═════ EXTRAIT DU TEXTE
Balance ta start-up : le compte Instagram qui crée la tourmente
Du harcèlement aux licenciements illégaux, sur Balance ta start-up, les témoignages s'empilent comme les followers, qui sont plus de 150 000. Coolitude de façade et gestion interne déplorable ? Ou simple vengeance de salariés échaudés ? Chacun veut distinguer le vrai du faux.
Je m'abonne"Elle m'a empêché de dormir tous les dimanches en m'envoyant des mails à 22h pour la réunion du lundi matin. Elle a aussi enclenché des dépressions chez les employés", "L'enfer sur terre... Elle fait régner la terreur et peu de monde ose parler", scande une voix anonyme sur le compte Instagram @balancetastartup En cause : la manageuse d'une start-up où les pratiques RH laisseraient à désirer. Son cas n'est pas unique : sur le réseau social, les témoignages glaçants se multiplient.
Fondé en décembre 2020, le compte Balance ta start-up se donne pour mission de dénoncer les dérives au sein de la start-up nation, du harcèlement au licenciement illégal. Y sont pointées du doigt des jeunes pousses de tous bords, tels que Doctolib, Lydia, Qapa, Side, Meero, Swile et plus récemment Lou Yetu. Les témoignages sont recueillis, à l'origine, sur le réseau social d'évaluation de l'environnement de travail, Glassdoor. La prise de popularité est flagrante. Dès lors, les langues se délient sur Instagram où la détentrice du compte publie les messages qui lui sont envoyés. Toutefois, l'anonymat reste de mise, par peur de représailles ou d'atteinte à la e-réputation.
Trois ans après les mouvements #MeToo et #Balancetonporc qui avaient embrasé les réseaux sociaux et mené à plusieurs procès, Balance ta start-up s'inscrit aux côtés des comptes éponymes @balancetonagency, @balancetonstage, @balancetaredaction ou encore @balancetontatoueur. Des initiatives à l'ADN commune : manifester en ligne en vue d'éveiller des méthodes discutables.
══════════
═════ DONNÉES BRUTES
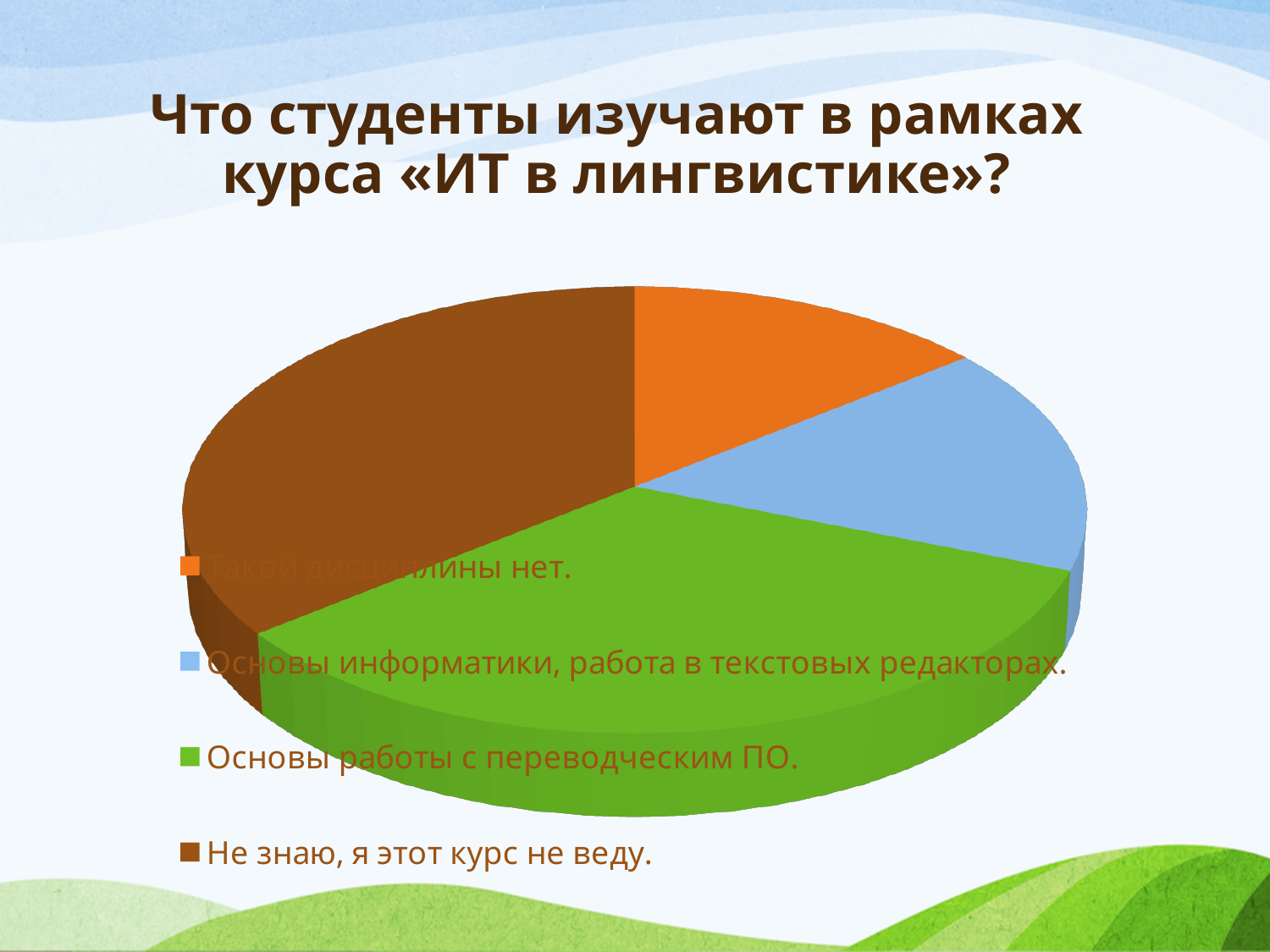
Which slice is larger: "Не знаю, я этот курс не веду." or "Такой дисциплины нет."? Не знаю, я этот курс не веду. Which slice is larger: "Не знаю, я этот курс не веду." or "Основы информатики, работа в текстовых редакторах."? Не знаю, я этот курс не веду. What kind of chart is shown on the slide? pie chart How many slices does the pie chart have? 4 What is the title of the slide with the pie chart? Что студенты изучают в рамках курса «ИТ в лингвистике»? Which slice is larger: "Основы работы с переводческим ПО." or "Основы информатики, работа в текстовых редакторах."? Основы работы с переводческим ПО. Which legend entry is shown in green on the pie chart? Основы работы с переводческим ПО. How many entries does the legend of the pie chart list? 4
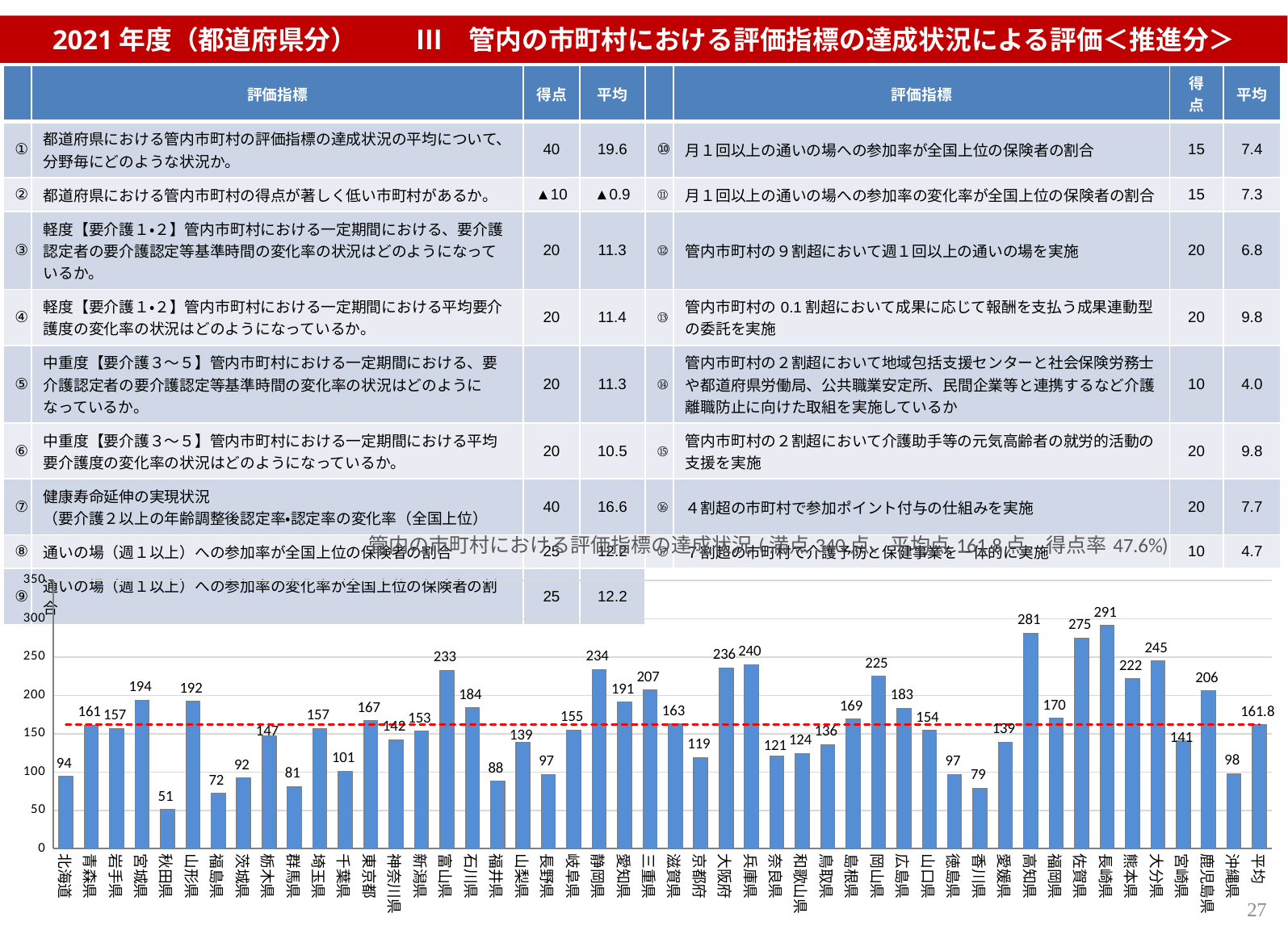
In the bar chart, which has a larger value, 富山県 or 静岡県? 静岡県 According to the chart title, what is the full score (満点) for the evaluation indicators? 340 点 Which prefecture has the lowest value in the bar chart? 秋田県 In the bar chart, what is the value for 兵庫県? 240 According to the chart title, what is the score rate (得点率)? 47.6% Which prefecture has the highest value in the bar chart? 長崎県 In the bar chart, what is the value for 平均 (the last bar)? 161.8 Is the value for 大分県 in the bar chart greater or less than 200? greater What type of chart is shown at the bottom of the slide? bar chart What is the difference between the values for 宮城県 and 秋田県 in the bar chart? 143 In the bar chart, what is the value for 北海道? 94 What is the difference between the values for 高知県 and 福岡県 in the bar chart? 111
══════════
Veuillez dresser la liste de toutes les start-up que l'article sur Balance ta start-up nomme parmi celles pointées du doigt par le compte.

* [RÉPONSE]
Doctolib, Lydia, Qapa, Side, Meero, Swile, Lou Yetu